TEXT SEGMENT:
————

### **Explanation:**
This block generates hypothetical questions for each chunk of the document by passing the context to the LLM and capturing the generated questions.
### **Importance:**
By generating diverse and context-specific questions, analysts can gain deeper insights into financial reports. This helps identify key metrics, trends, and anomalies that may require further investigation.

###**Function for Synthetic Data Generation**

In [25]:
def synthetic_data_generation(corpus, num_questions_per_chunk=3, prompt_template=None):
    """
    Automatically generate hypothetical questions that could be answered with
    documents in the corpus.

    Args:
        corpus (dict): The corpus containing document content.
        num_questions_per_chunk (int): Number of questions to generate per document chunk.
        prompt_template (str): The template for generating questions.

    Returns:
        tuple: A dictionary of generated queries and their relevant context.
    """
    # Initialize the OpenAI model again
    llm = OpenAI(model='gpt-4o-mini', api_key=OPENAI_API_KEY)
    # Use the provided prompt template or fallback to the default
    prompt_template = prompt_template or """\
    Context information is below.
    ---------------------
    {context_str}
    ---------------------
    Given the context information and not prior knowledge.
    generate only questions based on the below query.
    You are a financial analyst.
    Your task is to setup {num_questions_per_chunk} questions for a 10K financial report.
    The questions should be diverse in nature across the document.
    The questions should contain key concepts and metrics in a financial report.
    Some of the questions should contain numbers, quarters and years to reflect the nature of a financial report.
    Restrict the questions to the context information provided."
    """

    # Create dictionaries to hold generated queries and their relevant context
    queries = {}
    relevant_context = {}

    # Iterate over each node in the corpus to generate questions
    for node_id, text in tqdm(corpus.items()):
        # Format the prompt with the current context and desired number of questions
        query = prompt_template.format(context_str=text, num_questions_per_chunk=num_questions_per_chunk)
————
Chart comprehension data
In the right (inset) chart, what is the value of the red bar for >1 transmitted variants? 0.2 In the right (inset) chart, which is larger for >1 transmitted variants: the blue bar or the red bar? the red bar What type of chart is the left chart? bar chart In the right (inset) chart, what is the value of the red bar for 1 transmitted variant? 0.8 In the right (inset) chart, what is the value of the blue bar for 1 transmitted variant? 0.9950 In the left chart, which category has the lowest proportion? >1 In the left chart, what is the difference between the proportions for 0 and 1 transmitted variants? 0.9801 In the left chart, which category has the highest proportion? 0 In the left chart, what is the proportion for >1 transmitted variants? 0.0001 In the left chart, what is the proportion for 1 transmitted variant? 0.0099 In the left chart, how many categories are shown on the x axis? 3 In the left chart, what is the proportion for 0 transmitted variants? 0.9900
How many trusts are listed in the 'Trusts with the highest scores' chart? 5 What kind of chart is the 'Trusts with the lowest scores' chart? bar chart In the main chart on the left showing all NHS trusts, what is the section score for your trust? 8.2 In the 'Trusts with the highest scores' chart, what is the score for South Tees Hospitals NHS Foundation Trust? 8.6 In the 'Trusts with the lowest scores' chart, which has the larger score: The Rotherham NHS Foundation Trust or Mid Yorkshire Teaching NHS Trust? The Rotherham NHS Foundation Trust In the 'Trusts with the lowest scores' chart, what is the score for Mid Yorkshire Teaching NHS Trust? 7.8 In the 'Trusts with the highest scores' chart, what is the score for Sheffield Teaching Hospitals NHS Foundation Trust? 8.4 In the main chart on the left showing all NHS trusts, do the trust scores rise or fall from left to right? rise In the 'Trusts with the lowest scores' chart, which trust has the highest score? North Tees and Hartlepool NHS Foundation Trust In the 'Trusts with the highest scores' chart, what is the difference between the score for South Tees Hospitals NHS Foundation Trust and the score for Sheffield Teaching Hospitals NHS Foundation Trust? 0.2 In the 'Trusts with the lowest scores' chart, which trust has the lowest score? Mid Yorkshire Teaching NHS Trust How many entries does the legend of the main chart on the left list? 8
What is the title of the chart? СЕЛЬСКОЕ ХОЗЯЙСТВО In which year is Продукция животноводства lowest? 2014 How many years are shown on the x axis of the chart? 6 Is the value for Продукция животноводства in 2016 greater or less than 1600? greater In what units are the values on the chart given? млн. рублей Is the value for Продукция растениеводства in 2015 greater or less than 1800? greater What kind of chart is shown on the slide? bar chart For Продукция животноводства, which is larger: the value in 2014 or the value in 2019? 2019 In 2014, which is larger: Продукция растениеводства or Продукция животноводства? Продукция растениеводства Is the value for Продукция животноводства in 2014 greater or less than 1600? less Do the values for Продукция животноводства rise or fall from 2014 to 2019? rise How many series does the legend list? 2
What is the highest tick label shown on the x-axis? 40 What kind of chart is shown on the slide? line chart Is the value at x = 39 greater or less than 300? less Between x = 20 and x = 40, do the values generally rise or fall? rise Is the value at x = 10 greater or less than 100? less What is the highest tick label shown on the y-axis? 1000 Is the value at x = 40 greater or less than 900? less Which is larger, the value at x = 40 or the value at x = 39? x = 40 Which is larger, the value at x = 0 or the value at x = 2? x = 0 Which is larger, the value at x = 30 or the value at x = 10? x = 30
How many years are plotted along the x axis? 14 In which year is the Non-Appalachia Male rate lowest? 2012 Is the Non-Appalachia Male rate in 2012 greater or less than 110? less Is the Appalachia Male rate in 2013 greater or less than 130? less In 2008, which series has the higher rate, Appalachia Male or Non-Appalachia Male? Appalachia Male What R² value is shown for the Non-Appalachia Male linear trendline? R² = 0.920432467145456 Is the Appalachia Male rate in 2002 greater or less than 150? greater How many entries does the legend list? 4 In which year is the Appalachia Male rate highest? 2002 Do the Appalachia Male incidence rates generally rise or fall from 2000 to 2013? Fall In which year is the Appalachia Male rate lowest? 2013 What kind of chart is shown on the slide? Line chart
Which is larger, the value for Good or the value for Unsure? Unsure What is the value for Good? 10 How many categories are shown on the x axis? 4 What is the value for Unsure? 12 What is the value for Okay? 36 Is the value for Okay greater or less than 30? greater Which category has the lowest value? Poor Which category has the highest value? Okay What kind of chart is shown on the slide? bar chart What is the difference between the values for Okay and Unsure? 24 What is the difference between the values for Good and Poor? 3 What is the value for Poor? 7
————
TASK TO CARRY OUT: In the synthetic data generation excerpt, what is the default value of num_questions_per_chunk? These items were taken from a separate source.

WRITTEN SOLUTION: 3